### Problem
Every record should be written out exactly, please.

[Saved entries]

════════════════════

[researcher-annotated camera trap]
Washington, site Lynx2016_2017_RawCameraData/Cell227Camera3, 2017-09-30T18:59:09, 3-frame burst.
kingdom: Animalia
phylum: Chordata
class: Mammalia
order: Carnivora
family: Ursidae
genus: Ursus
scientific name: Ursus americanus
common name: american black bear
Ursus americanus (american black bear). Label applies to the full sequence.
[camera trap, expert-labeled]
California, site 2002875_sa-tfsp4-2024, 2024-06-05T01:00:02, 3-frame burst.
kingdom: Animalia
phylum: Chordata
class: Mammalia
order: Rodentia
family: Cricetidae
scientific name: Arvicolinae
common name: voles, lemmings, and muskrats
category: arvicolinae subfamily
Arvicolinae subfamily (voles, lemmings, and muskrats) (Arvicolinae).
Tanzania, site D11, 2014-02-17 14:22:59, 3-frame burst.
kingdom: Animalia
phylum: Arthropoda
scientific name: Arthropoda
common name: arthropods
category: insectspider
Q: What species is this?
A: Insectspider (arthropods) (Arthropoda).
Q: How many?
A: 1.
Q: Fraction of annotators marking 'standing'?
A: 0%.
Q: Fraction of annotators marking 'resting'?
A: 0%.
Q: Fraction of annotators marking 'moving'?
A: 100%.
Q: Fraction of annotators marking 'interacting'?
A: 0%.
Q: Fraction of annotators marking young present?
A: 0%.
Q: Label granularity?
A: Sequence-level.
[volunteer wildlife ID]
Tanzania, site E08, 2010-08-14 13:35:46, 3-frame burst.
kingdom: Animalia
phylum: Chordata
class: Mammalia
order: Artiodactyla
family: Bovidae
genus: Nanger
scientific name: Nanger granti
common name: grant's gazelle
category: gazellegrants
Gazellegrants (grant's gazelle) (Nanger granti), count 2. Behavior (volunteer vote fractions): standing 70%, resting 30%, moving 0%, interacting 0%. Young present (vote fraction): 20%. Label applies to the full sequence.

════════════════════

### Task response
[researcher-annotated camera trap]
Washington, site Lynx2016_2017_RawCameraData/Cell227Camera3, 2017-09-30T18:59:09, 3-frame burst.
kingdom: Animalia
phylum: Chordata
class: Mammalia
order: Carnivora
family: Ursidae
genus: Ursus
scientific name: Ursus americanus
common name: american black bear
Ursus americanus (american black bear). Label applies to the full sequence.
[camera trap, expert-labeled]
California, site 2002875_sa-tfsp4-2024, 2024-06-05T01:00:02, 3-frame burst.
kingdom: Animalia
phylum: Chordata
class: Mammalia
order: Rodentia
family: Cricetidae
scientific name: Arvicolinae
common name: voles, lemmings, and muskrats
category: arvicolinae subfamily
Arvicolinae subfamily (voles, lemmings, and muskrats) (Arvicolinae).
Tanzania, site D11, 2014-02-17 14:22:59, 3-frame burst.
kingdom: Animalia
phylum: Arthropoda
scientific name: Arthropoda
common name: arthropods
category: insectspider
Q: What species is this?
A: Insectspider (arthropods) (Arthropoda).
Q: How many?
A: 1.
Q: Fraction of annotators marking 'standing'?
A: 0%.
Q: Fraction of annotators marking 'resting'?
A: 0%.
Q: Fraction of annotators marking 'moving'?
A: 100%.
Q: Fraction of annotators marking 'interacting'?
A: 0%.
Q: Fraction of annotators marking young present?
A: 0%.
Q: Label granularity?
A: Sequence-level.
[volunteer wildlife ID]
Tanzania, site E08, 2010-08-14 13:35:46, 3-frame burst.
kingdom: Animalia
phylum: Chordata
class: Mammalia
order: Artiodactyla
family: Bovidae
genus: Nanger
scientific name: Nanger granti
common name: grant's gazelle
category: gazellegrants
Gazellegrants (grant's gazelle) (Nanger granti), count 2. Behavior (volunteer vote fractions): standing 70%, resting 30%, moving 0%, interacting 0%. Young present (vote fraction): 20%. Label applies to the full sequence.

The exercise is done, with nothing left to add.